A 40-year-old male presented to the emergency department with edema.
She has a family history of a mother with renal amyloidosis unrelated.
The report of the mother's renal biopsy reports resistance to permanganate, which seems to rule out AA amyloidosis, and leads us to consider, at the time of diagnosis, the possibility of AL amyloidosis.
The patient did not receive any pharmacological treatment.
Physical examination revealed a blood pressure of 135/75 mmHg and bimale edema without other relevant data.
Laboratory tests confirmed the presence of nephrotic syndrome (serum albumin of 2.5 g/dl, cholesterol of 275 mg/dl and proteinuria of 6 g/24 h), with no changes in the sediment and normal glomerular sclerosis.

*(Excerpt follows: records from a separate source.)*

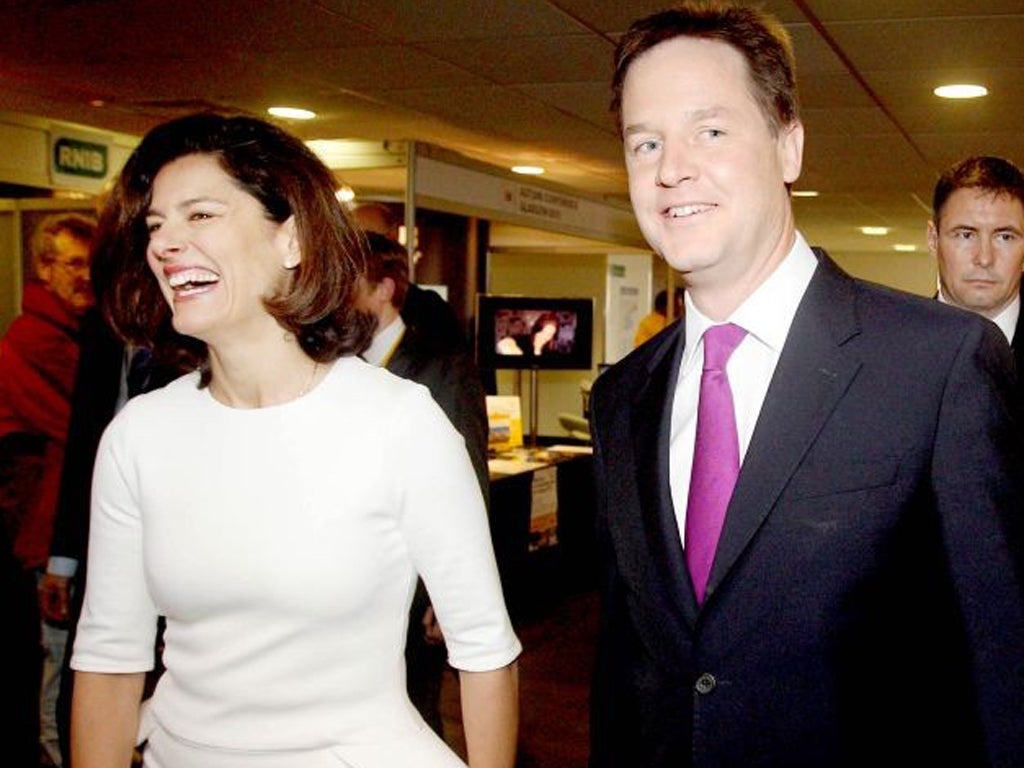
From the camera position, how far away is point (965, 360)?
1256 mm

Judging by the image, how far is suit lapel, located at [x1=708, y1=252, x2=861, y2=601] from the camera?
4.23ft

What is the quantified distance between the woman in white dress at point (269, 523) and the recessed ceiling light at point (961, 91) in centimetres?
420

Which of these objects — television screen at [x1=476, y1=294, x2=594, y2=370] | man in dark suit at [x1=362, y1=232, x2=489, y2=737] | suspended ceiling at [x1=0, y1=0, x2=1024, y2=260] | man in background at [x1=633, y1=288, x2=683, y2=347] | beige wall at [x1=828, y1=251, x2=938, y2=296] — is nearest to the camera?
man in dark suit at [x1=362, y1=232, x2=489, y2=737]

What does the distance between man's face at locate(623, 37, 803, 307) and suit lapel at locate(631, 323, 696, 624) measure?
0.16 meters

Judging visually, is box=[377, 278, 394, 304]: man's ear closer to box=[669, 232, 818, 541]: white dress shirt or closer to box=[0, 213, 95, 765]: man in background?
box=[0, 213, 95, 765]: man in background

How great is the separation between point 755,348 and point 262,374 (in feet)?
2.27

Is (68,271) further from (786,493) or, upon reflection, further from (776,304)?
(786,493)

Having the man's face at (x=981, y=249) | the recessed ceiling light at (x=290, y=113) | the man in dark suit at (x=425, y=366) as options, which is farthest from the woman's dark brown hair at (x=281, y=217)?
the recessed ceiling light at (x=290, y=113)

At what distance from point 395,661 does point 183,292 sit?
1.95 feet

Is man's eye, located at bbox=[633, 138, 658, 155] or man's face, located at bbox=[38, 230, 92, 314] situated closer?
man's eye, located at bbox=[633, 138, 658, 155]

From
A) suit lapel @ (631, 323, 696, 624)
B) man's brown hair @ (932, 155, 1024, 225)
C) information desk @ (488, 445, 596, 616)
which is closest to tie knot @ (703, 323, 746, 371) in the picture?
suit lapel @ (631, 323, 696, 624)

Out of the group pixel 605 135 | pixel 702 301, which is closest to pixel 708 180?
pixel 702 301

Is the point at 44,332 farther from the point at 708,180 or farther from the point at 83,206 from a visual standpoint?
the point at 83,206

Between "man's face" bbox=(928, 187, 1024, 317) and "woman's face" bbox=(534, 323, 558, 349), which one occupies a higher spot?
"man's face" bbox=(928, 187, 1024, 317)
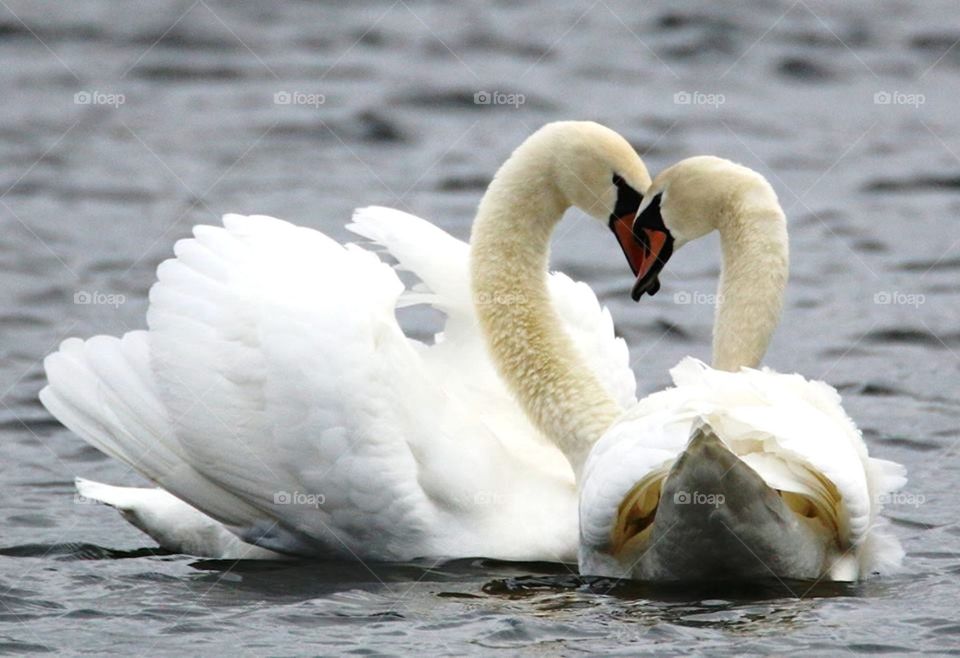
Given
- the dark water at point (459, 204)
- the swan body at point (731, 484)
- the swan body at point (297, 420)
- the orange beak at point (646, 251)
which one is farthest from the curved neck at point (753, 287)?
the dark water at point (459, 204)

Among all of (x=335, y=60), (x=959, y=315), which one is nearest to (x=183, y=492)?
(x=959, y=315)

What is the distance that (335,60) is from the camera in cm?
1873

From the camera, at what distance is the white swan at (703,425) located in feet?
23.7

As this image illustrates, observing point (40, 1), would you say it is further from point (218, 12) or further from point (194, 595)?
point (194, 595)

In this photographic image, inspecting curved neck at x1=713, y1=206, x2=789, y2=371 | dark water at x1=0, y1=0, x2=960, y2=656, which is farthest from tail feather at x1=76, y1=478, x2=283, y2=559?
curved neck at x1=713, y1=206, x2=789, y2=371

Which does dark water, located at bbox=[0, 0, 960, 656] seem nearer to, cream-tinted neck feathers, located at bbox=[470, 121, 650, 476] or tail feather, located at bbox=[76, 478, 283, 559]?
tail feather, located at bbox=[76, 478, 283, 559]

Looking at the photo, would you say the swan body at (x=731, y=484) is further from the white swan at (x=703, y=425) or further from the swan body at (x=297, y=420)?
the swan body at (x=297, y=420)

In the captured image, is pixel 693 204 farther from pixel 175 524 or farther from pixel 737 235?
pixel 175 524

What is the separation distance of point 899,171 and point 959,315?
3.36 meters

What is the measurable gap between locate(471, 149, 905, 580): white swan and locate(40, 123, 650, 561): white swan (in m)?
0.13

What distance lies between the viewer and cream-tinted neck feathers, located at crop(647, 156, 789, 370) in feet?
26.9

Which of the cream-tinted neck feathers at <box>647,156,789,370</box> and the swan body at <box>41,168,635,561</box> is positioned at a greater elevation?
the cream-tinted neck feathers at <box>647,156,789,370</box>

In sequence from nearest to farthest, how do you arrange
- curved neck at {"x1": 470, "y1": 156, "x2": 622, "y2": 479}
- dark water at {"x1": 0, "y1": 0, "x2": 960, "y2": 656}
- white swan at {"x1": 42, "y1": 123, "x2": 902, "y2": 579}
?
1. white swan at {"x1": 42, "y1": 123, "x2": 902, "y2": 579}
2. dark water at {"x1": 0, "y1": 0, "x2": 960, "y2": 656}
3. curved neck at {"x1": 470, "y1": 156, "x2": 622, "y2": 479}

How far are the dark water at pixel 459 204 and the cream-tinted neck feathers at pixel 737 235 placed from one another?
42.8 inches
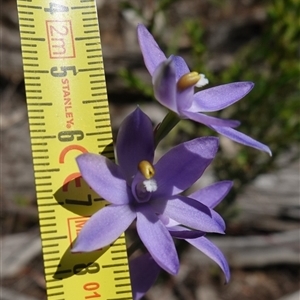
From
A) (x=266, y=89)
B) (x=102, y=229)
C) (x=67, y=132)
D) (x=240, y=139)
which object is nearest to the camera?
(x=102, y=229)

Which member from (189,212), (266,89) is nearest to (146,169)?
(189,212)

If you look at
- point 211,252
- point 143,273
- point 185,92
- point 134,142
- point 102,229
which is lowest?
point 143,273

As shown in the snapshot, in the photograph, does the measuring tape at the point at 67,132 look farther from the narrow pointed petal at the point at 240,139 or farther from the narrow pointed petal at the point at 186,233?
the narrow pointed petal at the point at 240,139

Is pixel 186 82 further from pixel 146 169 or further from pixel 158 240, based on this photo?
pixel 158 240

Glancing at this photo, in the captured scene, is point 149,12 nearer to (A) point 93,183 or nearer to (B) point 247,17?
(B) point 247,17

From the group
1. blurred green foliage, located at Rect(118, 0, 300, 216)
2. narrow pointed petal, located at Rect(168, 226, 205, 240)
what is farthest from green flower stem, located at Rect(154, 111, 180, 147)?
blurred green foliage, located at Rect(118, 0, 300, 216)

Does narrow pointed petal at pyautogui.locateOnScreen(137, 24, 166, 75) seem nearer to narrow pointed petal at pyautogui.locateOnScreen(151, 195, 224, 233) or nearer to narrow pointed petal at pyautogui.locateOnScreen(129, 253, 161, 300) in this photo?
narrow pointed petal at pyautogui.locateOnScreen(151, 195, 224, 233)

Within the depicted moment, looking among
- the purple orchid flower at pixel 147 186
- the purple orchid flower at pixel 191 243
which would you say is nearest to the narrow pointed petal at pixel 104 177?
the purple orchid flower at pixel 147 186
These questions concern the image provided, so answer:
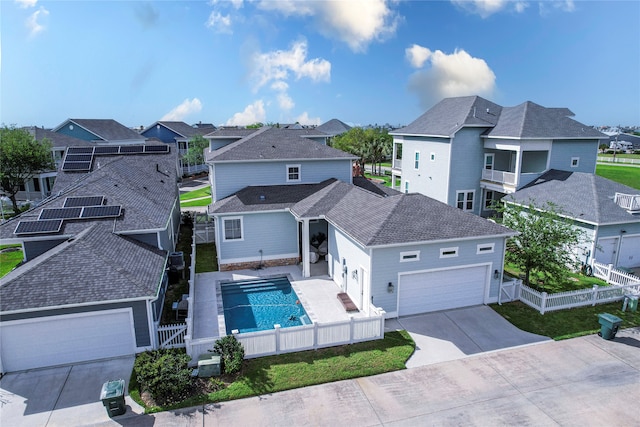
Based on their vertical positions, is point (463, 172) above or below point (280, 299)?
above

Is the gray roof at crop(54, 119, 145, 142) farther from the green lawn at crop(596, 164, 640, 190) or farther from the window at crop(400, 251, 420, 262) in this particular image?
the green lawn at crop(596, 164, 640, 190)

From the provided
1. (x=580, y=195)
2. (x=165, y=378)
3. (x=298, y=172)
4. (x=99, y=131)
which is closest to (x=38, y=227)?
(x=165, y=378)

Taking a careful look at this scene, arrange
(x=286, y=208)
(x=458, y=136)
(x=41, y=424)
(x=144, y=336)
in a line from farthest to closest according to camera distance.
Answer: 1. (x=458, y=136)
2. (x=286, y=208)
3. (x=144, y=336)
4. (x=41, y=424)

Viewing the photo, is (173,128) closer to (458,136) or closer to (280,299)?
(458,136)

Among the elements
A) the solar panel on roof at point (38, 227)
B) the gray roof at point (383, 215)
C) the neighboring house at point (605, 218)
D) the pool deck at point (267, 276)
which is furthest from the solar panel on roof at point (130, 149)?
the neighboring house at point (605, 218)

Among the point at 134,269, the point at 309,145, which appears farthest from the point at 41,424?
the point at 309,145

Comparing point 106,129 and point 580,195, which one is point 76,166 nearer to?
point 580,195

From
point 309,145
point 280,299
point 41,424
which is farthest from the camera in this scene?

Electrophoretic spectrum in blood and urine, immunological study and renal ultrasound are normal.
Biopsy renal outcome shows significant glomeruli with a completely distorted structure due to a hyaline deposit nodular arrangement, with positivity for Congo and timilosis in red vessels; tubules are compatible and not with thymylosis.

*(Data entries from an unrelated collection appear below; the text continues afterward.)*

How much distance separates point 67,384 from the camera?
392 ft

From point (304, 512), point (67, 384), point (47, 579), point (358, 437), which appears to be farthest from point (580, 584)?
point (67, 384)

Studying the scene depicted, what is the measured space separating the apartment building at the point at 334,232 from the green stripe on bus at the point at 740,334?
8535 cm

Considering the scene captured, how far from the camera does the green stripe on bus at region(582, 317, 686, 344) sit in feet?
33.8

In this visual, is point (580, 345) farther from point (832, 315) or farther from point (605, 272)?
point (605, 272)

The paraffin-embedded sample showed marked positivity for AP protein, which is part of the amyloid substance common in all types of amyloidosis, with negativity for light chains and AA proteins.
Fibrinolysis with antibodies against fibrinogen and lysozyme is performed, resulting in amyloid substance deposits positive for A alpha chain of fibrinogen (Afib).

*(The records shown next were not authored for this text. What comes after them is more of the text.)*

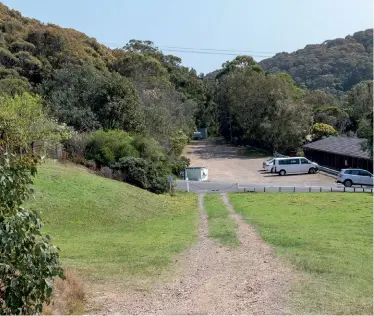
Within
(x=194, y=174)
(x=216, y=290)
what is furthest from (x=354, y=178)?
(x=216, y=290)

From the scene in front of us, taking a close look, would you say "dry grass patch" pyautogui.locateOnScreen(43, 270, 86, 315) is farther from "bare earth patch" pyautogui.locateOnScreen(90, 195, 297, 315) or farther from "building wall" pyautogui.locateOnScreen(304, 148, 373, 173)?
"building wall" pyautogui.locateOnScreen(304, 148, 373, 173)

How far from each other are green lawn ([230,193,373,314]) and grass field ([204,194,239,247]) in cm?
96

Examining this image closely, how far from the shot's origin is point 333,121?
7656 centimetres

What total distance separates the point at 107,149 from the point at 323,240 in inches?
882

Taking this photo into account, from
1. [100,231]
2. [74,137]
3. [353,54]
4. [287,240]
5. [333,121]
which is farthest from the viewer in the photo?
[353,54]

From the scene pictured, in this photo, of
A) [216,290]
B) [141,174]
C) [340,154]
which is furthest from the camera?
[340,154]

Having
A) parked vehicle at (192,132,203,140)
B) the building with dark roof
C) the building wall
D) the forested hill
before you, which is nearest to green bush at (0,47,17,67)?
the building with dark roof

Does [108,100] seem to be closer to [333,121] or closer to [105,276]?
[105,276]

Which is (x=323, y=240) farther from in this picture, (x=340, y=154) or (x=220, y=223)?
(x=340, y=154)

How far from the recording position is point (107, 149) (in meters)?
36.2

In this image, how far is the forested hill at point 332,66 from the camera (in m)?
143

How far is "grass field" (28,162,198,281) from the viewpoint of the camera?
43.3 ft

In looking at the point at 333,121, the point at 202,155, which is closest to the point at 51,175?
the point at 202,155

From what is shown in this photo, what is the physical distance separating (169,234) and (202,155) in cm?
5234
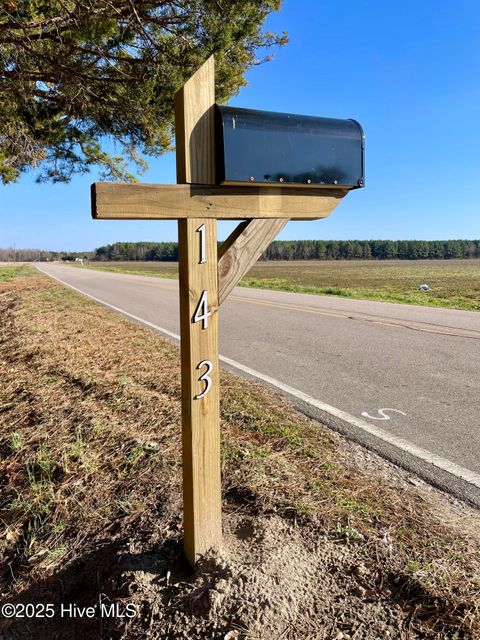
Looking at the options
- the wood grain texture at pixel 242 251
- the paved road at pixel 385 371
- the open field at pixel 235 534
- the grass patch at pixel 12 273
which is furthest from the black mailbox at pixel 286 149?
the grass patch at pixel 12 273

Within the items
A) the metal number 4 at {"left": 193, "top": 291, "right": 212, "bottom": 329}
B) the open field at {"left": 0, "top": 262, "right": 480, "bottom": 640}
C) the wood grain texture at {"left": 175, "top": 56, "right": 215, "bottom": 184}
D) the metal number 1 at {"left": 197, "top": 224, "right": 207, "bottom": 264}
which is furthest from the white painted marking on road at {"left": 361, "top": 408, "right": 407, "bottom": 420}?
the wood grain texture at {"left": 175, "top": 56, "right": 215, "bottom": 184}

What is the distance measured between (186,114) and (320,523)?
200 cm

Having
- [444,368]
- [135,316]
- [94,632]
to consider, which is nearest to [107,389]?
[94,632]

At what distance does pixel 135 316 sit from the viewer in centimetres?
1105

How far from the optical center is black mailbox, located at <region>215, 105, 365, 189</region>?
1886 mm

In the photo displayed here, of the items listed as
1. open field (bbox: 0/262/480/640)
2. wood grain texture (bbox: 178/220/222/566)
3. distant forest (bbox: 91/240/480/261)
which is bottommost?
open field (bbox: 0/262/480/640)

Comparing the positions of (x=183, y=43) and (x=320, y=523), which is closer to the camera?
(x=320, y=523)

However, in the genetic study no mutation was found in the Afib chain gene, and a previously undescribed mutation in the apolipoprotein AI gene (apo AI) was demonstrated.
This discrepancy is analyzed by biopsy of the mother, which contains glomerular deposit in the cortex and massive deposit at the medullary level.
Medullary deposit is not described in amyloidosis Afib, being very characteristic of apo AI.
We conclude that the first results of immunohistochemistry are unreliable because it has not been done under appropriate conditions, and the presence of apoA-I was confirmed by the same technique.
An extension study was performed with echocardiography and electromyography, with no evidence of cardiac involvement or autonomic neuropathy.
A progressive increase in transaminase levels suggestive of liver involvement was detected.
These results are consistent with this type of familial amyloidosis, with preferential renal and hepatic involvement.
Despite initial normality, renal function deteriorates progressively until renal replacement therapy is required within 2 years.
The patient was treated with peritoneal dialysis for 4 years, until surgery was performed with renal transplantation from a cadaver donor.
It presents a complicated post-operative period with splenic rupture, in the context of the disease, with amyloid deposits in the spleen, requiring urgent resection.
Finally, the patient is discharged in a stable situation.